Variants of PCR
The versatility of polymerase chain reaction (PCR) has led to a large number of variants of PCR.
Basic modifications
Often only a small modification needs to be made to the standard PCR protocol to achieve a desired goal:
Multiplex-PCR uses several pairs of primers annealing to different target sequences. This permits the simultaneous analysis of multiple targets in a single sample. For example, in testing for genetic mutations, six or more amplifications might be combined. In the standard protocol for DNA Fingerprinting, the targets assayed are often amplified in groups of 3 or 4. Multiplex Ligation-dependent Probe Amplification (or MLPA) permits multiple targets to be amplified using only a single pair of primers, avoiding the resolution limitations of multiplex PCR. Multiplex PCR has also been used for analysis of microsatellites and SNPs.[1]
Variable Number of Tandem Repeats (VNTR) PCR targets areas of the genome that exhibit length variation. The analysis of the genotypes of the sample usually involves sizing of the amplification products by gel electrophoresis. Analysis of smaller VNTR segments known as short tandem repeats (or STRs) is the basis for DNA fingerprinting databases such as CODIS.

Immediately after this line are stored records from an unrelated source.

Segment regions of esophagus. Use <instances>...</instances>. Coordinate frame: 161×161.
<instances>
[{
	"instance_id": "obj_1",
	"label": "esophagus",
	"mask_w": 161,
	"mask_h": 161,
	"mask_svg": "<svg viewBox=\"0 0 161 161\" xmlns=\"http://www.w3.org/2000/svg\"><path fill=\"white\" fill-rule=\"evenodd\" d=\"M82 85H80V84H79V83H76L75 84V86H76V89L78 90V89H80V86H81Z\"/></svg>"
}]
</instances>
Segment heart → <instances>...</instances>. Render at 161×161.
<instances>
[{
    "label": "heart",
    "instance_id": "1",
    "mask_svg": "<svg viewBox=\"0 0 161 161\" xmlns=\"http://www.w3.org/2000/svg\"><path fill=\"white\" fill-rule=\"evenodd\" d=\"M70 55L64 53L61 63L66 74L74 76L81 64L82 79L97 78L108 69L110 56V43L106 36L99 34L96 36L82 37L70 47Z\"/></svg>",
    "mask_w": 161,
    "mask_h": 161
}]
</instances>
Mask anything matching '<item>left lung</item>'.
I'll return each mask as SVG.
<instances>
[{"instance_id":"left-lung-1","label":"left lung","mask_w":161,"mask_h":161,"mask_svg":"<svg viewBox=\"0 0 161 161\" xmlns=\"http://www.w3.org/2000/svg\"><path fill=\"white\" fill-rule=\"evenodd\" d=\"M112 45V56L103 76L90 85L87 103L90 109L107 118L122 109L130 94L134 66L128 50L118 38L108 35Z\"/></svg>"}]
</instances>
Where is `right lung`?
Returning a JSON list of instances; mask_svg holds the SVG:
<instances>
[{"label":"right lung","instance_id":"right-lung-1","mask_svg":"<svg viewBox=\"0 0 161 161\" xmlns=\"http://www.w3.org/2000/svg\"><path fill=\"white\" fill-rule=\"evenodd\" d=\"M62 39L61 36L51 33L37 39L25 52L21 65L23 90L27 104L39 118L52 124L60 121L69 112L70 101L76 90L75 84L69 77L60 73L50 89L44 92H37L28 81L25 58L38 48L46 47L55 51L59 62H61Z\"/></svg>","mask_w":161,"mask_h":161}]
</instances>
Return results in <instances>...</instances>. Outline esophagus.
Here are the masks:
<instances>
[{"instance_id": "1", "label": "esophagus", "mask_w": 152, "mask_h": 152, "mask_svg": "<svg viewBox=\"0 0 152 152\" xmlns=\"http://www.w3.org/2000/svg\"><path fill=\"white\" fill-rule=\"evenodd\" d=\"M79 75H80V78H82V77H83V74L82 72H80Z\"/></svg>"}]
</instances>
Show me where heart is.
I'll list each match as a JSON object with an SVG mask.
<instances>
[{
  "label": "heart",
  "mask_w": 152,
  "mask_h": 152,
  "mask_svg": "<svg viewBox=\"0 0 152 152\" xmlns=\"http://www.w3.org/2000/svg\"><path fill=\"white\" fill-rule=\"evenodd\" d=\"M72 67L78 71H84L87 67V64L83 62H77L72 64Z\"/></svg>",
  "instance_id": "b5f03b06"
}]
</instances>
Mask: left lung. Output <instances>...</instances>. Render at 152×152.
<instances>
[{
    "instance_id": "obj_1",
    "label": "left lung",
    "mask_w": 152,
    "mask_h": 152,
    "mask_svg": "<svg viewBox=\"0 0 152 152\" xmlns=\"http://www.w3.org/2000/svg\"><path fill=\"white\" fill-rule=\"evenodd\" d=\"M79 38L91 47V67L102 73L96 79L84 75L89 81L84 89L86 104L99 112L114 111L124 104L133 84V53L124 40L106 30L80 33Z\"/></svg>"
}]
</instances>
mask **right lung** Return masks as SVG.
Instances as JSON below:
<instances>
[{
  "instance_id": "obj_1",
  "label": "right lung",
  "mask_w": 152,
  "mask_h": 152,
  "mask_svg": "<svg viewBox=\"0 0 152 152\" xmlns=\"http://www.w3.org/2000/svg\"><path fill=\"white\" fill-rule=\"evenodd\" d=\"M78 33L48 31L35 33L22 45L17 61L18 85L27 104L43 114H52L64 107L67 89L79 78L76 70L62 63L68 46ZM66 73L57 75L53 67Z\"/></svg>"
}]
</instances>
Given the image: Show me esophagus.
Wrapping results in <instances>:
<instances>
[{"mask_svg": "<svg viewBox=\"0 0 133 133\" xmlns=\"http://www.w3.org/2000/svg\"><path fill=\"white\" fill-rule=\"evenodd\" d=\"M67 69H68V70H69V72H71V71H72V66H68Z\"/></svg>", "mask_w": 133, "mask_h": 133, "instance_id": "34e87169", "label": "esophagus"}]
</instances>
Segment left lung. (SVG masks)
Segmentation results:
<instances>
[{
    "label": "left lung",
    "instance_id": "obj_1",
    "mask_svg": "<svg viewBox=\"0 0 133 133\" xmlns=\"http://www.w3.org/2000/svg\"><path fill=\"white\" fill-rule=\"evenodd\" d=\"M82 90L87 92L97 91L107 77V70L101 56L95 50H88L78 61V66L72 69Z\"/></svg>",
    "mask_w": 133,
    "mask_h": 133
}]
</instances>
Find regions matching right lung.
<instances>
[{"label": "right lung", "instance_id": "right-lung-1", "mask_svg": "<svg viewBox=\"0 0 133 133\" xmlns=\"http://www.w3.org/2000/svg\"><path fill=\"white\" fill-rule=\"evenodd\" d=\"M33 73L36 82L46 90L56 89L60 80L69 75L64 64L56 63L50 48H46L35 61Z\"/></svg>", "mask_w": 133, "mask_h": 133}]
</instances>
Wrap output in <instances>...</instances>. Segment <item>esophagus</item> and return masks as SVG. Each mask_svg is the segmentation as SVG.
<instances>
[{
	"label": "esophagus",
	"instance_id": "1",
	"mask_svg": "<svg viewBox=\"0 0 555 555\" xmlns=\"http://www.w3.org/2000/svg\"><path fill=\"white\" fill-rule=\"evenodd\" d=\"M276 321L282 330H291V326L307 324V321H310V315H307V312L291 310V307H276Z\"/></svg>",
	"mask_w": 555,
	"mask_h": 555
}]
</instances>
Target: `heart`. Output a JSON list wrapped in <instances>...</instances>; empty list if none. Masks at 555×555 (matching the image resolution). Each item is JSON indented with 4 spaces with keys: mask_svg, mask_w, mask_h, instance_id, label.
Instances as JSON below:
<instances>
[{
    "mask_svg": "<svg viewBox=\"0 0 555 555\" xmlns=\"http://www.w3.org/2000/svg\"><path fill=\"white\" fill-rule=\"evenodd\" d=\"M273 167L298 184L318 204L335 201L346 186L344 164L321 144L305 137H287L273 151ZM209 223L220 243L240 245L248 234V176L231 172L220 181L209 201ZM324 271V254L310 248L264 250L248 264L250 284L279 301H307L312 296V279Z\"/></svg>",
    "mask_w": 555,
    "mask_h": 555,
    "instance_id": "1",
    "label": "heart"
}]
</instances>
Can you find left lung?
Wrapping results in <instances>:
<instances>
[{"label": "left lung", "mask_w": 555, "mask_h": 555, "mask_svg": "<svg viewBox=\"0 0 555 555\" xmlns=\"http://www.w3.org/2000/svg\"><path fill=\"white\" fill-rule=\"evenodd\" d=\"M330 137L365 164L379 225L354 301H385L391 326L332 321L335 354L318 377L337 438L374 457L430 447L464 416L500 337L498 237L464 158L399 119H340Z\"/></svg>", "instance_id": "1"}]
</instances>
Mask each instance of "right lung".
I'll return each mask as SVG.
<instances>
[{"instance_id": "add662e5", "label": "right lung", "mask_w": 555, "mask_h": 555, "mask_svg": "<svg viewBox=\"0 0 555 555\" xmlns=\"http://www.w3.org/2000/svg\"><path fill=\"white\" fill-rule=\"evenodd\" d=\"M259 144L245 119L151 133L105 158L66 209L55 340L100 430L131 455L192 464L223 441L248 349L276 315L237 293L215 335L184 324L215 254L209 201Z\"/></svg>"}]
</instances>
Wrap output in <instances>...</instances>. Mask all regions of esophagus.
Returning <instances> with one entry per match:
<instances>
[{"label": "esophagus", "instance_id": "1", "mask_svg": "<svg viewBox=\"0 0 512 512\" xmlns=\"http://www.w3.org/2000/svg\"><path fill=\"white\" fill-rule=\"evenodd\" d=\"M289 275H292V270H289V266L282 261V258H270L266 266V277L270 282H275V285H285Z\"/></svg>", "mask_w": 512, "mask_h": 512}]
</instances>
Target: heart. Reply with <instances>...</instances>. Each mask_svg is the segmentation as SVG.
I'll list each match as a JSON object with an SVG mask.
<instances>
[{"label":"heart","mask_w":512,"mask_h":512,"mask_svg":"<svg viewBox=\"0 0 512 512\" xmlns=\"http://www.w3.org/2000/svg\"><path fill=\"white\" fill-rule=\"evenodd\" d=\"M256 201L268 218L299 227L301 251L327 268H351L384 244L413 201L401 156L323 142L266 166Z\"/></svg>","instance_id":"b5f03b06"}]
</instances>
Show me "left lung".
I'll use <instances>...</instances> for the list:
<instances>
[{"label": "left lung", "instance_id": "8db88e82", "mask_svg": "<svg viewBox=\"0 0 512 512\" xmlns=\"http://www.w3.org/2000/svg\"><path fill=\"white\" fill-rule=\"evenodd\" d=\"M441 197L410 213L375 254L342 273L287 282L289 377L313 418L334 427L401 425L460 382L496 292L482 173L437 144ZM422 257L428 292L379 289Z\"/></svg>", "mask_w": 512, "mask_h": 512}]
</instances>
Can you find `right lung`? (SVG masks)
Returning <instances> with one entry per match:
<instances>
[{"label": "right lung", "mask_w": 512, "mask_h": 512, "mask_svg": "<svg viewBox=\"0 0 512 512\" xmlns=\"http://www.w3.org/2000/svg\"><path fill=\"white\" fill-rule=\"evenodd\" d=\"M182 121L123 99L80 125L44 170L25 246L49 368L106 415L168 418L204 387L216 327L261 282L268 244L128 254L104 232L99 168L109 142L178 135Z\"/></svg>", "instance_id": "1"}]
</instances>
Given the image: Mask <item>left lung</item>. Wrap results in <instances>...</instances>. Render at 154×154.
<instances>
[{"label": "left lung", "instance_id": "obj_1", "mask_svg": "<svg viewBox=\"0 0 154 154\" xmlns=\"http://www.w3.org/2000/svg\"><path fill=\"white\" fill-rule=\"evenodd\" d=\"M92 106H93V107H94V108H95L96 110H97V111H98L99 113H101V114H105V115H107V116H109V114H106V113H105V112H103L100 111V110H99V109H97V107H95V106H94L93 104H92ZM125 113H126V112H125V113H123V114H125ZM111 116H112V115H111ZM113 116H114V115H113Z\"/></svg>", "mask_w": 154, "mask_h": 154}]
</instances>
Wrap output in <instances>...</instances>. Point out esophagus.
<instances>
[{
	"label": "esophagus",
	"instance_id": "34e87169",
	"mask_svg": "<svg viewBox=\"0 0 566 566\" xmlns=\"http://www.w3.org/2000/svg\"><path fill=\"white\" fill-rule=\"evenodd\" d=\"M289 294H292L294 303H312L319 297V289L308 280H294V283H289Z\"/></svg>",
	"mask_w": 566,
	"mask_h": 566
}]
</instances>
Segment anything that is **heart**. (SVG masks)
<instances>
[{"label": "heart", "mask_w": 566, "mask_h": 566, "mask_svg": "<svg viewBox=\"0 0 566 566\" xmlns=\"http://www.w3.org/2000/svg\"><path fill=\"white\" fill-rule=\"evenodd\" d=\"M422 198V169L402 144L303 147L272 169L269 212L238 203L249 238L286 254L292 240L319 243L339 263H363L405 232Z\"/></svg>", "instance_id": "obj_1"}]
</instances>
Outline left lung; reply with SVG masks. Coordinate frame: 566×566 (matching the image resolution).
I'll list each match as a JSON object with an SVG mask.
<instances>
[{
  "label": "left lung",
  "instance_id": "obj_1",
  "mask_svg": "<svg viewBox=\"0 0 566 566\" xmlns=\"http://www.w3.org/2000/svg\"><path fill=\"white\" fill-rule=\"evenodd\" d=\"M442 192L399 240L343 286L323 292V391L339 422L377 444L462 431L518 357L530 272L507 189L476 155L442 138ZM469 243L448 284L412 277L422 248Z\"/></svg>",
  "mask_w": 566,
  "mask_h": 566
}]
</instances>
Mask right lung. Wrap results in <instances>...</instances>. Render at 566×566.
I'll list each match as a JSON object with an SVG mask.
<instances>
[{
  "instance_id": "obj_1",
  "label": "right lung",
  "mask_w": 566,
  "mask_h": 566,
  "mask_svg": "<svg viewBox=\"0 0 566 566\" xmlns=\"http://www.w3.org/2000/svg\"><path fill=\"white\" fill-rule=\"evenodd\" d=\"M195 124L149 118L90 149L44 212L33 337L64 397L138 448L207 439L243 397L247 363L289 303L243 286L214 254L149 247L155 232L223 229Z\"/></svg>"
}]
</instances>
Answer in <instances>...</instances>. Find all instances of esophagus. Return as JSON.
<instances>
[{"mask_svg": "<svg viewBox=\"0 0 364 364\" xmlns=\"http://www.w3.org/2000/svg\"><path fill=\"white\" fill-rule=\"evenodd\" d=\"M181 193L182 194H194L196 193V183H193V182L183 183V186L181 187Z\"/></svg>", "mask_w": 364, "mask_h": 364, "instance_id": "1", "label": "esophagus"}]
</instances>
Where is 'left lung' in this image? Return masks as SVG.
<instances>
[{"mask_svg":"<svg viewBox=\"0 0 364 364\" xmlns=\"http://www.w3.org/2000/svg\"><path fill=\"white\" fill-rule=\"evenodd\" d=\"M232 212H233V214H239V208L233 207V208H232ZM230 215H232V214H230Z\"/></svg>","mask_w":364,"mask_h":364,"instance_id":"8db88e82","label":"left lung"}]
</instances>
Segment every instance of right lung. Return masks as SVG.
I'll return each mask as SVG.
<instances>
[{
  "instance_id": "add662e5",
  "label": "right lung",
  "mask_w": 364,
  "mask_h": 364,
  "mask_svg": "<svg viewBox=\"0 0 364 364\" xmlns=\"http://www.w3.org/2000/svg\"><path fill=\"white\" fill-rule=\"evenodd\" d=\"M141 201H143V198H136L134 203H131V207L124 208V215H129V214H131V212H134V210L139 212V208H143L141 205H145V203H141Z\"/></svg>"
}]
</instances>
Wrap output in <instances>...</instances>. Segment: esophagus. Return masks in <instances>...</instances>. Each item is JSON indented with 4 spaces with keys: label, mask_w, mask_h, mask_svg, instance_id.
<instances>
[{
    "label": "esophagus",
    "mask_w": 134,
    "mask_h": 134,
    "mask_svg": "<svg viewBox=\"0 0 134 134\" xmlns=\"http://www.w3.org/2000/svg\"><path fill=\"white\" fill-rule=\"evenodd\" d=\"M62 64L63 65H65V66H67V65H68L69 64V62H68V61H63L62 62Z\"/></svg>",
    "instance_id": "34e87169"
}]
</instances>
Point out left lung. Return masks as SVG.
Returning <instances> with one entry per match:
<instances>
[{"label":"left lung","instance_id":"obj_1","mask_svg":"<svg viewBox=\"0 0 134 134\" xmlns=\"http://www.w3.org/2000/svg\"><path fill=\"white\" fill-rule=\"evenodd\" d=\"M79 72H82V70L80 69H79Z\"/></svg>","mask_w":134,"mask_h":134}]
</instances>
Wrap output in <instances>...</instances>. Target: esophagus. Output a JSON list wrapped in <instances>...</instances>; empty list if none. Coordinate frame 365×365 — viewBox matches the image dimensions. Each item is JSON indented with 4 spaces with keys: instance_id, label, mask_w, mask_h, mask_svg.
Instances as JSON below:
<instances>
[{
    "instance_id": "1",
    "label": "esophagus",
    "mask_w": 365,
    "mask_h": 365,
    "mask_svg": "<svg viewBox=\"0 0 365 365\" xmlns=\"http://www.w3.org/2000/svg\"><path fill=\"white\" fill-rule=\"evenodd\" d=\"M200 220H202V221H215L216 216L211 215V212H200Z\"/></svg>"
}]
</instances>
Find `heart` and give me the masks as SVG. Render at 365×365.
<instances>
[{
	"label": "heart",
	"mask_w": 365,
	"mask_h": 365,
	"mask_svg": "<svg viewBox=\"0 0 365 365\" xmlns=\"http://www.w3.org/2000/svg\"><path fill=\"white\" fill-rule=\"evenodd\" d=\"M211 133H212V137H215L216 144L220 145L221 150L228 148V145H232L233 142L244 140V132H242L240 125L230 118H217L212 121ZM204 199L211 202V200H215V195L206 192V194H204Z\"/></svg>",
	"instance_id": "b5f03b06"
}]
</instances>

Asymmetric PCR preferentially amplifies one strand of the target DNA. It is used in some sequencing methods and hybridization probing, to generate one DNA strand as product. Thermocycling is carried out as in PCR, but with a limiting amount or leaving out one of the primers. When the limiting primer becomes depleted, replication increases arithmetically through extension of the excess primer.[2] A modification of this process, named Linear-After-The-Exponential-PCR (or LATE-PCR), uses a limiting primer with a higher Melting temperature (Tm) than the excess primer to maintain reaction efficiency as the limiting primer concentration decreases mid-reaction.[3] (Also see overlap-extension PCR).
Some modifications are needed to perform long PCR. The original Klenow-based PCR process did not generate products that were larger than about 400 bp. Taq polymerase can however amplify targets of up to several thousand bp long.[4] Since then, modified protocols with Taq enzyme have allowed targets of over 50 kb to be amplified.[5]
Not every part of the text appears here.